GOBIERNO OFICIALIZA ESTADO DE EMERGENCIA EN 34 DISTRITOS FRONTERIZOS PARA COMBATIR LA CRIMINALIDAD Y FORTALECER EL CONTROL MIGRATORIO – RCR Peru
RCR, 17 de abril de 2026.- En una acción estratégica orientada a recuperar la seguridad en las zonas más vulnerables del país, el Poder Ejecutivo declaró el estado de emergencia por un periodo de 60 días en 34 distritos ubicados en seis regiones del Perú. Esta medida, oficializada a través del Diario Oficial El Peruano, busca potenciar la lucha contra el crimen organizado y endurecer el control en los pasos fronterizos, permitiendo que la Policía Nacional mantenga el control del orden interno con el apoyo directo de las Fuerzas Armadas.
El despliegue de las fuerzas del orden se basará en un análisis riguroso de inteligencia, estadísticas y mapas del delito para garantizar intervenciones precisas en los puntos de mayor incidencia delictiva.
La disposición alcanza de manera integral a la región Madre de Dios, afectando a los distritos de Tambopata, Inambari, Las Piedras, Laberinto, Madre de Dios y Huepetuhe, así como a las zonas fronterizas de Iberia, Tahuamanu e Iñapari.
Asimismo, la medida se extiende a los distritos de El Cenepa, Río Santiago e Imaza en la región Amazonas; Namballe en Cajamarca; y Lancones, Suyo y Ayabaca en la región Piura.
En el sur, el estado de emergencia rige en 15 distritos de la región Puno, entre los que destacan San Juan del Oro, Desaguadero, Yunguyo y Capazo; mientras que en Ucayali la norma comprende a las jurisdicciones de Masisea, Yurua y Purús.
Durante la vigencia de este régimen excepcional, el ejercicio de derechos constitucionales fundamentales queda restringido o suspendido, específicamente en lo relativo a la inviolabilidad de domicilio, la libertad de tránsito, la libertad de reunión y la seguridad personal.
Esta base legal permitirá a las autoridades ejecutar un patrullaje permanente y aleatorio en zonas estratégicas, con un enfoque disuasivo en paraderos, infraestructuras críticas e instituciones proveedoras de servicios públicos.

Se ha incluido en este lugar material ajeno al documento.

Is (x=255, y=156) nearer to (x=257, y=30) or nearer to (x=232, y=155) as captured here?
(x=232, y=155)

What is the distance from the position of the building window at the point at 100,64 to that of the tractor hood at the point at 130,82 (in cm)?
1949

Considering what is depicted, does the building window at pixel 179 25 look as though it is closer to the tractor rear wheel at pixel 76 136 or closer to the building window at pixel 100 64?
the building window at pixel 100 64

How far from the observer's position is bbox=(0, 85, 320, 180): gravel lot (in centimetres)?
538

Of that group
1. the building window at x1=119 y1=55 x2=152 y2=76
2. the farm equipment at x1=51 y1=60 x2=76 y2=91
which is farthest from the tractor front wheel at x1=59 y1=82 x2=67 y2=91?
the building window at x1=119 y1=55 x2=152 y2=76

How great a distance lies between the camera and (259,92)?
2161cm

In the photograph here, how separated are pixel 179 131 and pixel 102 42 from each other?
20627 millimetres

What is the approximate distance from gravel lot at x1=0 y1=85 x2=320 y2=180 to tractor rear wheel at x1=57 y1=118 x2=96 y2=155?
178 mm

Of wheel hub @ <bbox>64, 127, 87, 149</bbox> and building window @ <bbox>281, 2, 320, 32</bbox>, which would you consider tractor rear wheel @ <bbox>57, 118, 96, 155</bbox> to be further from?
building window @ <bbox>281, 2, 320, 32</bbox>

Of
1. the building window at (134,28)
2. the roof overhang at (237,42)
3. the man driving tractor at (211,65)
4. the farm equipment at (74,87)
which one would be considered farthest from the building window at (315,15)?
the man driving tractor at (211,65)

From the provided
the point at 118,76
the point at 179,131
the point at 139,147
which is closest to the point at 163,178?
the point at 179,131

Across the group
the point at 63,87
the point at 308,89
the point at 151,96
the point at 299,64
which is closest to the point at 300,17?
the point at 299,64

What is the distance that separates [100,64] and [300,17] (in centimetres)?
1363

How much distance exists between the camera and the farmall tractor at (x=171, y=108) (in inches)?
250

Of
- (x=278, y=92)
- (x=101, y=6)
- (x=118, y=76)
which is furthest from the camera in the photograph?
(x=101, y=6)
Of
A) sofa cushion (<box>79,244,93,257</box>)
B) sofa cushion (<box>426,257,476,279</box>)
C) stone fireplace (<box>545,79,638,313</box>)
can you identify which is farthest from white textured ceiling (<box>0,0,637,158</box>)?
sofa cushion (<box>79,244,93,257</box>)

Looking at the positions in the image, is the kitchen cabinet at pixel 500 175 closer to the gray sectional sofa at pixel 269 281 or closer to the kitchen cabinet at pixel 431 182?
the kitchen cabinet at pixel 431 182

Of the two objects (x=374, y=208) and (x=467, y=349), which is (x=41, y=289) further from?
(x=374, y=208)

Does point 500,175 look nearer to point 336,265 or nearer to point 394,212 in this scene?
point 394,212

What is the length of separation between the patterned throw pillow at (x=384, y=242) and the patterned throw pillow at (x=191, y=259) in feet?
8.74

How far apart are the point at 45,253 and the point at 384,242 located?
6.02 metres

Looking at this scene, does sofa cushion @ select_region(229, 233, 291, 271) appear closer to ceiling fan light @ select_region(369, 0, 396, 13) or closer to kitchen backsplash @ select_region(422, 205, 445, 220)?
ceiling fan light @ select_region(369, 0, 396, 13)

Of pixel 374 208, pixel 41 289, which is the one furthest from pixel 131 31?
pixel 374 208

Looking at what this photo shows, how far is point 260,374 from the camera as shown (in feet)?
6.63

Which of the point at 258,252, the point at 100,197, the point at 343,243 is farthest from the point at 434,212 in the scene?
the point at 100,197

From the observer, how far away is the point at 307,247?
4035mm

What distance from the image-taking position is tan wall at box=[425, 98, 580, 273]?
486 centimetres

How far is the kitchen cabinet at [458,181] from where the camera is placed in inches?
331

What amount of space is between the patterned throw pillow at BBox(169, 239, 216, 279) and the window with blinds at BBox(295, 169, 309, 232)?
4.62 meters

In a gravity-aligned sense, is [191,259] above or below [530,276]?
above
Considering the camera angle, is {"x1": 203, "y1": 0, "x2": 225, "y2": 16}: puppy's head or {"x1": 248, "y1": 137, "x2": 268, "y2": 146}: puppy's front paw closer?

Un punto clave de esta intervención es la vigilancia constante en la línea de frontera, con especial énfasis en la detección y bloqueo de pasos no autorizados o habilitados que suelen ser utilizados para el tráfico ilícito y la migración irregular.
Con esta declaratoria, el Gobierno reafirma su compromiso de restablecer la paz social mediante la presencia efectiva del Estado en las áreas de mayor complejidad geográfica y operativa del territorio nacional.